Protesters gather inTaksim Square, June 4, 2013.

Over the past decade, however, under Prime Minister Recep Tayyip Erdogan and the Justice and Development Party (Adalet ve Kalkinma Partisi in Turkish or AKP) , Turkey has seemed to qualify as both a kind of new model Islamic republic and an Islamic democracy. In its brightest light, it has even posed as a new model Islamic democratic republic, in blissful contrast to the example of Iran. It could be (or so the story goes) a template for aspiring Islamic democratic republics in such places as Egypt, Iraq, and virtually the entire Middle East and beyond.

Istanbul 2007.

The most troubling interpretation of the events that began during the last week of May 2013 in Istanbul’s Gezi Park is that they sadly mark the unhappy end of any and all illusions of this sort. So you hear : “How Democratic Is Turkey? …  Not as democratic as Washington thinks it is.” And you wonder : is this the end of the Erdogan regime as any kind of model Islamic democratic republic for any relevant part of the global village? Again, I have no idea myself. I just do not know at all enough about Turkey. That having been said, as of this exact moment, I am not entirely persuaded that the situation is quite this grim. But who knows? It may be.

At the same time, some of the intelligence reported in the North American media over the past few weeks has also made me wonder whether some of the political things that are going on in Turkey right now are in fact strangely similar to some of the political things that are going on in my own North American backyard..

Istanbul 2013.

I go back to Fareed Zakaria’s posting on the CNN wesbite this past Friday: “Erdogan’s people, tend to be more conservative, religious, from places like Anatolia in the countryside. The people protesting in Taksim Square are urban, middle class, secular. Notice that none of the women protestors wear headscarves … If you’re looking for historical parallels, think of the images of the democratic National Convention in Chicago in 1968. There, too, you had an elected government that believed it had a mandate to maintain order but protestors on the street who were deeply frustrated and angry. And there, too, there was a culture gap – between the college educated protestors and the blue-collar cops who were policing the streets.”

Istanbul 2007.

My first thought after I read this was that you don’t have to go back to Chicago in 1968 for parallels in North America. The clash between more conservative, religious voters in the countryside (and the exurbs and suburbs) and the urban secular middle class — or what has elsewhere been described as the “conservative religious heartland largely backing Erdogan while Western-facing liberals swell the ranks of the protesters” — has at least broad analogues much closer to home. (As just one case in point, the much-criticized authoritarian style of Prime Minister Recep Tayyip Erdogan may strike some Canadians as vaguely reminiscent of the bullying model of democracy sometimes associated with Prime Minister Stephen Harper, who is also no friend of the aggressive liberal secularists in Halifax, Montreal, Toronto, and Vancouver.)

————

→ TASKS:
• a. According to the Turkey passage, in which Istanbul park did the events that began during the last week of May 2013 take place?
• b. Repeat the part of the Turkey passage starting at "At the same" and ending at "North American backyard..".

→ INFORMATION SUPPLIED:
————

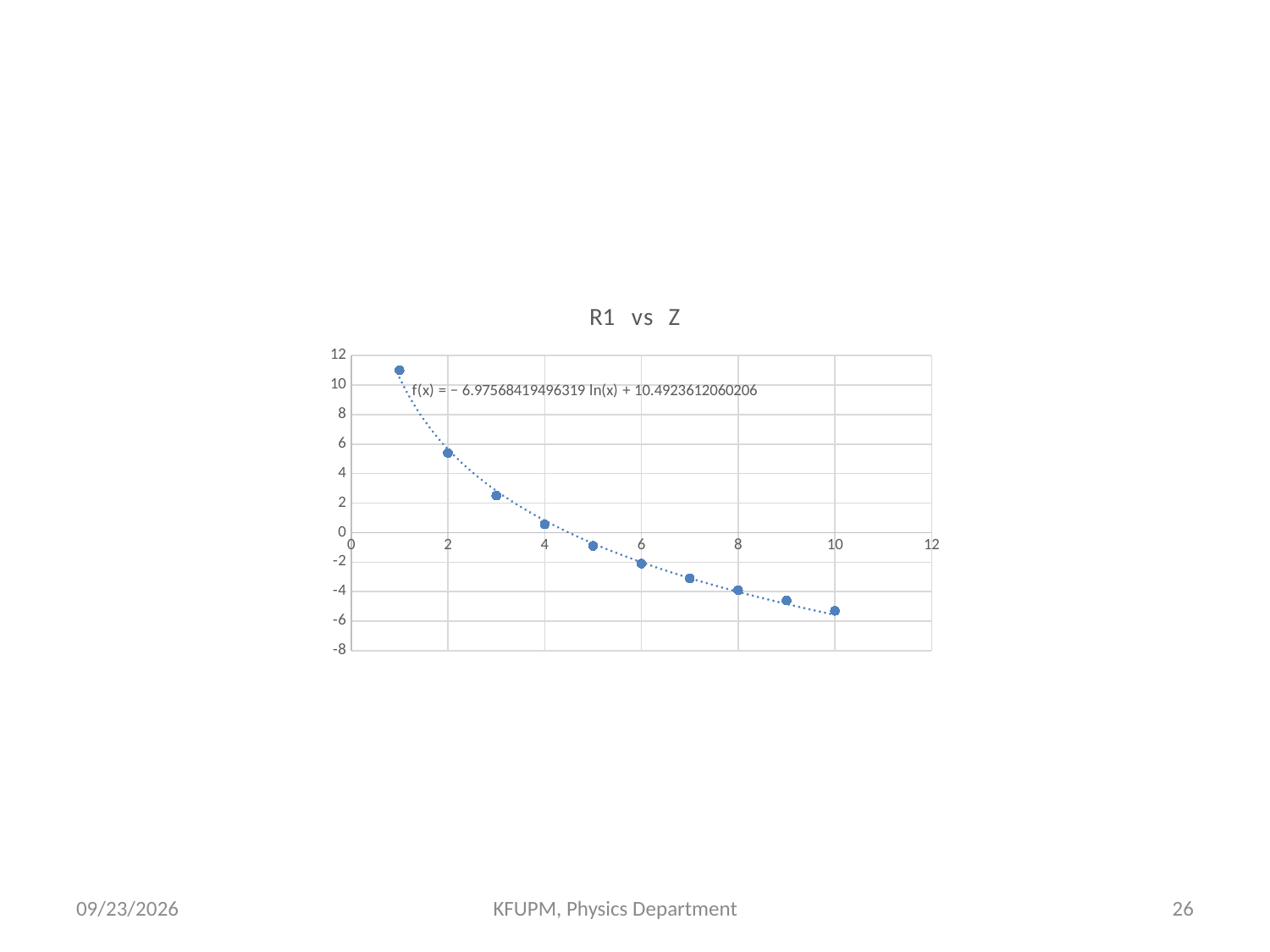
Which point has the larger value, the one at x = 3 or the one at x = 7? x = 3 How many data points are plotted in the chart? 10 Is the value of the point at x = 2 greater or less than 4? greater Is the value of the point at x = 5 greater or less than 0? less Is the value of the point at x = 10 greater or less than -4? less What kind of chart is shown on the slide? scatter chart What is the title of the chart? R1 vs Z Do the plotted values rise or fall as x increases along the x axis? fall What trendline equation is displayed on the chart? f(x) = − 6.97568419496319 ln(x) + 10.4923612060206 At which x value is the plotted point lowest? 10 At which x value is the plotted point highest? 1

————

→ ANSWER SECTION:
• a. Gezi Park.

• b.
At the same time, some of the intelligence reported in the North American media over the past few weeks has also made me wonder whether some of the political things that are going on in Turkey right now are in fact strangely similar to some of the political things that are going on in my own North American backyard..